El año pasado, la revista Social Science Quarterly se dedicó a examinar la relación entre la popularidad del nombre de pila en los adolescentes y la tendencia a cometer delitos. Los resultados concluyeron que, independientemente de la raza, los jóvenes con nombres de pila poco comunes son más propensos a cometer actos delictivos. Conclusión de un estudio estadounidense que a nosotros, en España, nos resulta del todo inútil. No conozco ningún estudio español que se haya entretenido en dicha asociación en apariencia inservible. Rafael es un nombre común que este asesino ha manchado y que no implica que quienes así se llaman sean tendentes a los delitos.

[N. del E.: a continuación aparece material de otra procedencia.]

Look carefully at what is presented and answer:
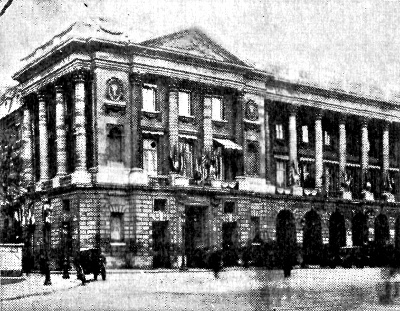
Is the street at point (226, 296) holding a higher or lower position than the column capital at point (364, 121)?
lower

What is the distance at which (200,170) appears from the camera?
46.6 meters

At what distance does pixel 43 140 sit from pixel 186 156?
9.26 metres

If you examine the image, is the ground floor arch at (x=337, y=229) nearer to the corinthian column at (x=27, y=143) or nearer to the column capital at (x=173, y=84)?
the column capital at (x=173, y=84)

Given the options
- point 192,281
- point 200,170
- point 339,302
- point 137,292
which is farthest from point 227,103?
point 339,302

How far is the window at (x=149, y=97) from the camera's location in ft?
151

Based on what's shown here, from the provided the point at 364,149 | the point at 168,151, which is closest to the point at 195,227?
the point at 168,151

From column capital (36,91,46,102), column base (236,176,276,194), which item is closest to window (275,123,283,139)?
column base (236,176,276,194)

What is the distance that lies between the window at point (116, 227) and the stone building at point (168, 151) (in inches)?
Answer: 2.5

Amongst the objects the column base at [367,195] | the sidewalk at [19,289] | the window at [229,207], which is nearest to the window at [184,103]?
the window at [229,207]

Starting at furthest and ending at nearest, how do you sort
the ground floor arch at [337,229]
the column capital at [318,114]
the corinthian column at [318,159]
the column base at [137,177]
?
the column capital at [318,114]
the ground floor arch at [337,229]
the corinthian column at [318,159]
the column base at [137,177]

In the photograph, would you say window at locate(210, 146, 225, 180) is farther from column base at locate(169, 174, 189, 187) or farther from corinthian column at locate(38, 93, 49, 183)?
corinthian column at locate(38, 93, 49, 183)

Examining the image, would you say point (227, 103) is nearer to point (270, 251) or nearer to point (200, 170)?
point (200, 170)

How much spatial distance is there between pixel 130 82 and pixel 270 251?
13.8m

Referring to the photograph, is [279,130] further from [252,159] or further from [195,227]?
[195,227]
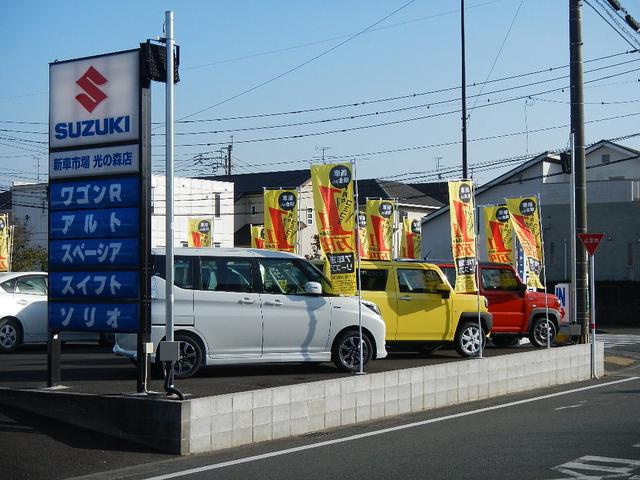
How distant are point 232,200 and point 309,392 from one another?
53771mm

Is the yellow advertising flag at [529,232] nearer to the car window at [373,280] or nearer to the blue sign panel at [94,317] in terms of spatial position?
the car window at [373,280]

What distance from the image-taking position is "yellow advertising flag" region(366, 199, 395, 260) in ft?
93.1

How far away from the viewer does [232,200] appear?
6444cm

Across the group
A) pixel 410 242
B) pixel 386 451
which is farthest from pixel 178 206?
pixel 386 451

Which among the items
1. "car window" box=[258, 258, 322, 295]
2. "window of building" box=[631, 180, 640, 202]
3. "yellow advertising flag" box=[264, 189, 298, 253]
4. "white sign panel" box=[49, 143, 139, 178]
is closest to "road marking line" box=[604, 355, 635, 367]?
"yellow advertising flag" box=[264, 189, 298, 253]

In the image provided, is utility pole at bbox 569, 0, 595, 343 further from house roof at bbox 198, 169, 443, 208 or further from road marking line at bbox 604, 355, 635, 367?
house roof at bbox 198, 169, 443, 208

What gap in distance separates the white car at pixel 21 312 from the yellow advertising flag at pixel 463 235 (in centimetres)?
788

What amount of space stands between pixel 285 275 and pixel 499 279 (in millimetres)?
8084

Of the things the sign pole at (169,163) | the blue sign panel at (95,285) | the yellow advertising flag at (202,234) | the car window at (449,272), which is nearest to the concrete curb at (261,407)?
the sign pole at (169,163)

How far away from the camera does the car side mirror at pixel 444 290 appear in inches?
669

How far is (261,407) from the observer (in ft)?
34.4

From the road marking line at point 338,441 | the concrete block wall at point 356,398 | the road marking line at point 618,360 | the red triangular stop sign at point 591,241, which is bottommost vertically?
the road marking line at point 618,360

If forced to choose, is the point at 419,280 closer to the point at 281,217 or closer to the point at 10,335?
the point at 10,335

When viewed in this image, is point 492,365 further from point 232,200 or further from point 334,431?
point 232,200
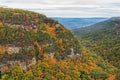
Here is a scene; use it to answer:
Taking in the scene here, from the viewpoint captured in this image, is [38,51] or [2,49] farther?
[38,51]

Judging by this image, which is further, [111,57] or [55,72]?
[111,57]

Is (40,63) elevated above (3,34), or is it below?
below

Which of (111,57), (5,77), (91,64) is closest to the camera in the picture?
(5,77)

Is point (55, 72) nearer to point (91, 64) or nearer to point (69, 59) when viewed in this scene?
point (69, 59)

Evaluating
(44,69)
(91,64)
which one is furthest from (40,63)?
(91,64)

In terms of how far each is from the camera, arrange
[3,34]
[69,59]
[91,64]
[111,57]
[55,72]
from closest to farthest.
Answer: [3,34], [55,72], [69,59], [91,64], [111,57]

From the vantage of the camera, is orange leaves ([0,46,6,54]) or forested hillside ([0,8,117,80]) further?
forested hillside ([0,8,117,80])

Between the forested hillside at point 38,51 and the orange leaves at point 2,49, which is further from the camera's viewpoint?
the forested hillside at point 38,51

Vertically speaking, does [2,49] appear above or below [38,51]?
above
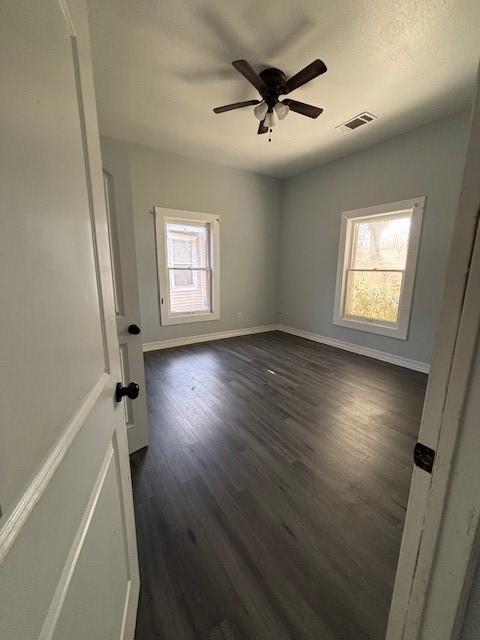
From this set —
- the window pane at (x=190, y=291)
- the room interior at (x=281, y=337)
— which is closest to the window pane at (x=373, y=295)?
the room interior at (x=281, y=337)

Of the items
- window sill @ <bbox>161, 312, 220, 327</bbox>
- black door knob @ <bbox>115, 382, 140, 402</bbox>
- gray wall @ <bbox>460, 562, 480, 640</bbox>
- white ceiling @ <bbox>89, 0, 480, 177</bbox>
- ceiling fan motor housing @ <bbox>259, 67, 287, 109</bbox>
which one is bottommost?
window sill @ <bbox>161, 312, 220, 327</bbox>

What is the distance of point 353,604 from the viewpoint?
105 cm

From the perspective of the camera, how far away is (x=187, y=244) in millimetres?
4477

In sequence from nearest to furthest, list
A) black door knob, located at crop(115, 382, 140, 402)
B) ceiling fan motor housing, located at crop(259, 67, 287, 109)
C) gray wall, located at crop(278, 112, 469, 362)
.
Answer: black door knob, located at crop(115, 382, 140, 402) < ceiling fan motor housing, located at crop(259, 67, 287, 109) < gray wall, located at crop(278, 112, 469, 362)

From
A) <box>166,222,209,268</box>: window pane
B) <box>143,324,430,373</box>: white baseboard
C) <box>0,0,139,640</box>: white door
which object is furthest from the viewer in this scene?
<box>166,222,209,268</box>: window pane

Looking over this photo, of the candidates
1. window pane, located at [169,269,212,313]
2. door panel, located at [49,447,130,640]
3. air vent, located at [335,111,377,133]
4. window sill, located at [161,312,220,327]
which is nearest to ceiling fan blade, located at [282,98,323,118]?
air vent, located at [335,111,377,133]

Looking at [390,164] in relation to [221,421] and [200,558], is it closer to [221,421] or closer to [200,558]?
[221,421]

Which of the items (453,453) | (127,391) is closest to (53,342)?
(127,391)

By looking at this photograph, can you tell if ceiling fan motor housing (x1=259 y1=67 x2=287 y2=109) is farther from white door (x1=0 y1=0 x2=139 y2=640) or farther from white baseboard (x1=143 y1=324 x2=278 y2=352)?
white baseboard (x1=143 y1=324 x2=278 y2=352)

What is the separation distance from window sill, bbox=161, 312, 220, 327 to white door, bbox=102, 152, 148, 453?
8.45 feet

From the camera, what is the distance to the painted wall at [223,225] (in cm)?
390

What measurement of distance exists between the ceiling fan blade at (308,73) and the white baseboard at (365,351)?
10.5 feet

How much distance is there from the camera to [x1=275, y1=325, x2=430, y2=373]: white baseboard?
3471 mm

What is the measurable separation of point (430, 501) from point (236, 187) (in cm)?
502
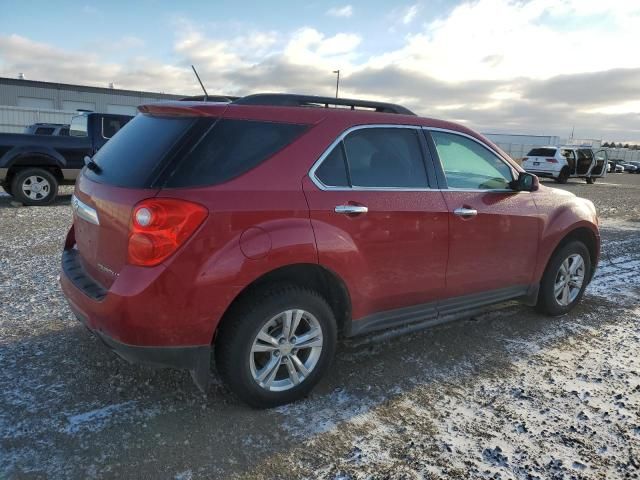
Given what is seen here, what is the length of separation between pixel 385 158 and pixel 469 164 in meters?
0.88

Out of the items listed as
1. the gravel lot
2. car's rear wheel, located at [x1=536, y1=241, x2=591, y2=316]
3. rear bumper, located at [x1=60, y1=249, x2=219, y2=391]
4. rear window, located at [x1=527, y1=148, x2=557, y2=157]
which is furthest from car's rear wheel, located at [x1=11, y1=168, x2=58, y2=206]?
rear window, located at [x1=527, y1=148, x2=557, y2=157]

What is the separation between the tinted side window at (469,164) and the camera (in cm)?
370

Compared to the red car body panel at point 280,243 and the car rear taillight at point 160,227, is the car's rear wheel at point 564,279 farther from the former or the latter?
the car rear taillight at point 160,227

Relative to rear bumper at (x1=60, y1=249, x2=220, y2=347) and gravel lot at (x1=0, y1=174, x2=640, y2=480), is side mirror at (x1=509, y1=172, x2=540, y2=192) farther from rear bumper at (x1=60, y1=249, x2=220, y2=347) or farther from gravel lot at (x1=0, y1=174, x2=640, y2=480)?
rear bumper at (x1=60, y1=249, x2=220, y2=347)

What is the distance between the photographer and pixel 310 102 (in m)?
3.26

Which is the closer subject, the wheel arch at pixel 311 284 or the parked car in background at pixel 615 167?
the wheel arch at pixel 311 284

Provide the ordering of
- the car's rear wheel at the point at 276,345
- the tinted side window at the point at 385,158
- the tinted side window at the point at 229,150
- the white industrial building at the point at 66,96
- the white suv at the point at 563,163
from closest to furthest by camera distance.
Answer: the tinted side window at the point at 229,150 < the car's rear wheel at the point at 276,345 < the tinted side window at the point at 385,158 < the white suv at the point at 563,163 < the white industrial building at the point at 66,96

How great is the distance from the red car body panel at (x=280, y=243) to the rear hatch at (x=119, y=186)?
0.01m

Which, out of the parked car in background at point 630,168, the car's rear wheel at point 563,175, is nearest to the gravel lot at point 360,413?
the car's rear wheel at point 563,175

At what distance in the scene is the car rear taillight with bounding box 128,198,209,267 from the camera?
251 cm

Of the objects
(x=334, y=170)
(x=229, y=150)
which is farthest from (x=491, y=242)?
(x=229, y=150)

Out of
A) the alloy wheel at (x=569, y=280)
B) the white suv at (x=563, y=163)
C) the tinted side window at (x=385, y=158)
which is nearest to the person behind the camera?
the tinted side window at (x=385, y=158)

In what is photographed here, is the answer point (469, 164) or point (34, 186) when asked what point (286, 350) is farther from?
point (34, 186)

Rafita es un criminal con nombre y apellidos comunes. Por sus actos, en nada influye su nombre. Tiene un rostro común, pero una soberbia singular. Sus ojos y sus declaraciones delatan su indiferencia por haber matado, robado, delinquido, desobedecido, retado a la sociedad e instituciones. Aún más, habla del asesinato de Sandra como un "error". Así de simple. Un "error", como quien ha estrellado un vaso contra la pared. En su caso no hay más equivocación que el castigo impuesto a este asesino que en mayo campará totalmente a sus anchas -que ya lo hace. Está bajo una vigilancia inexistente y sigue cometiendo robos con una soltura que debería avergonzar a la Justicia que le da libertad al cabo de su último delito. Un caso insoportable, intolerable para todos. Una cadena de traspiés inagotable que no justifica sus crímenes ni que esté en la calle para seguir cometiendo otros más.

Rafita debería ser el detonante para resolver una ley indigna. Rafita es culpa de sus padres, de la Administración, del Estado, de él mismo, de las leyes que permiten que este asesino habite entre nosotros poniéndonos en peligro. Se dice que no hay que legislar en caliente, pero, ¿por qué no se legisla en frío? Este caso es un insulto para todos, ante todo para un nombre inocente, Sandra y para su familia.